And, yet, it must be, because he's still here, hanging in with me through my life-purpose wanderlust (not to be confused with the upcoming festival, although doubtless related) and my domestic bulimia (trash the house for a couple of weeks, then spend the next two freaking out anytime something is out of place). His unwavering devotion as I reinvent myself daily and his support for my yoga practice, endurance training and racing and outdoor adventures, which he often photographs but in which he rarely participates, are evidence that love is not easily shaken.
William Shakespeare said it well in his Sonnet 116, which was read at our wedding by our best man, while wearing a hat with bells on it. Perhaps when a marriage starts thus, only love and insanity can follow.

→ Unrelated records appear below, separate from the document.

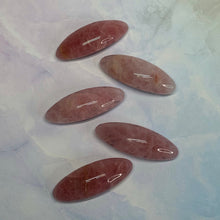 Load image into Gallery viewer, Rose Quartz Crystal Hair Clips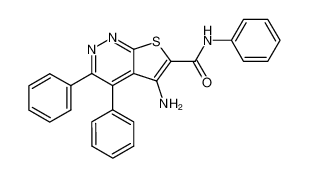 5-amino-3,4-diphenyl-6-(N-phenyl)carbamoylthieno[2,3-c]pyridazine CAS:299464-86-1 manufacturer & supplier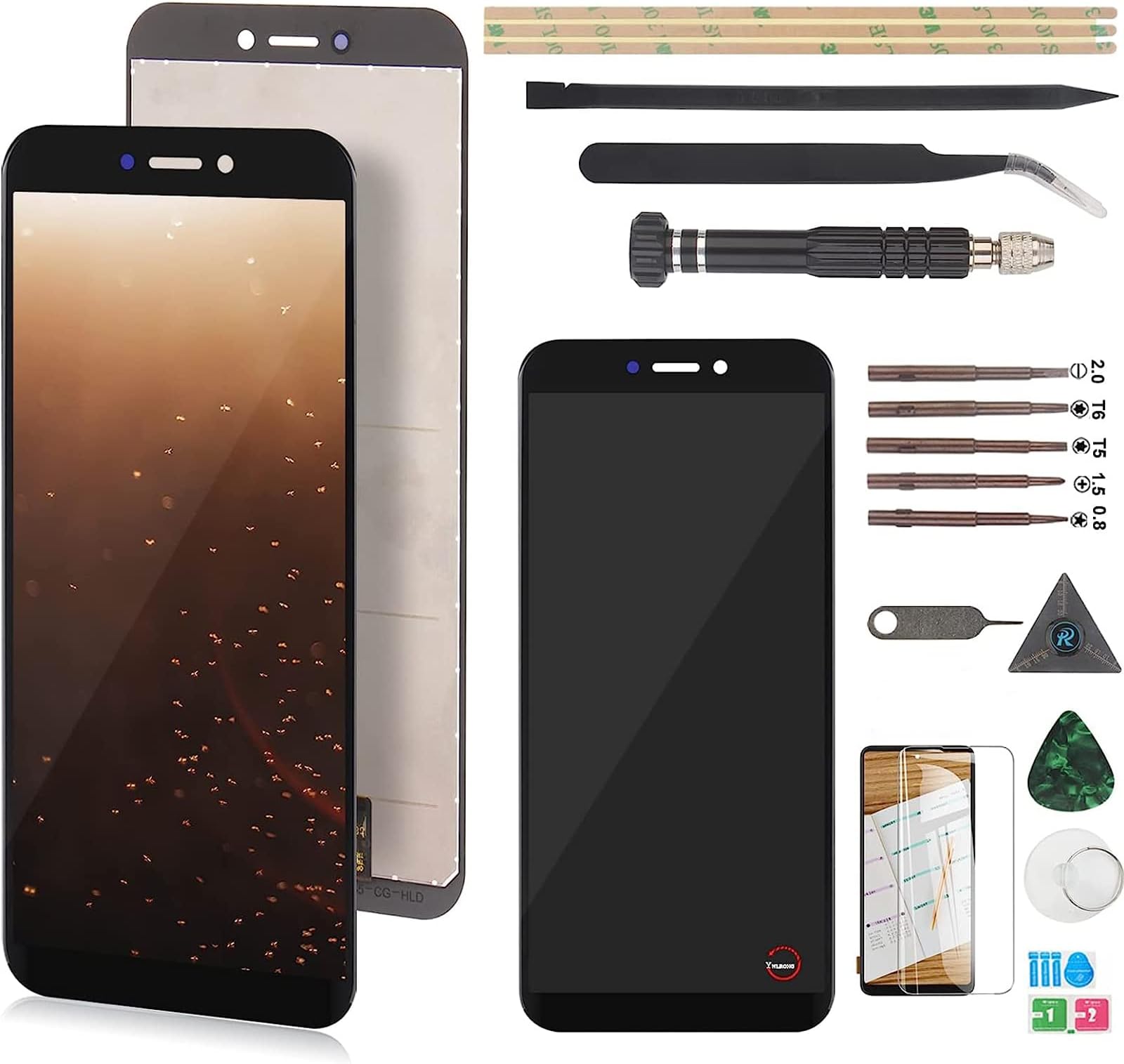YWLRONGDisplay for Oukitel WP5 WP5 Pro LCD Screen Replacement Touch Display Digitizer Assembly for Oukitel WP5 WP5 Pro with Tools(Black)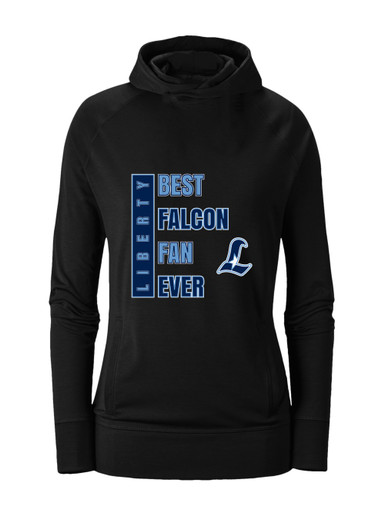 Liberty Falcons L Script Best Falcon Fan Women's Hoodie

Let me not to the marriage of true minds
Admit impediments. Love is not love
Which alters when it alteration finds,
Or bends with the remover to remove:
O, no! it is an ever-fixed mark,
That looks on tempests and is never shaken;
It is the star to every wandering bark,
Whose worth’s unknown, although its height be taken,
Love’s not Time’s fool, though rosy lips and cheeks
Within his bending sickle’s compass come;
Love alters not with his brief hours and weeks
But bears it out even to the edge of doom.
If this be error and upon me proved,
I never writ, nor no man ever loved.
Today marks another year in our journey of shared insanity. Love alters not with each year of marriage, but bears it out even through a dreary Adirondack spring, a plethora of mosquitoes and piles of dirty laundry.
My anniversary gift to my husband is to drag him to Vermont, where he will get to sleep in a tent and entertain our seven year old while I join the yoga frenzy at the Wanderlust Festival. Hey, I got him a music ticket for Saturday, so he can join me for Michael Franti's performance (if we can keep our son up that late), so that counts. Doesn't it?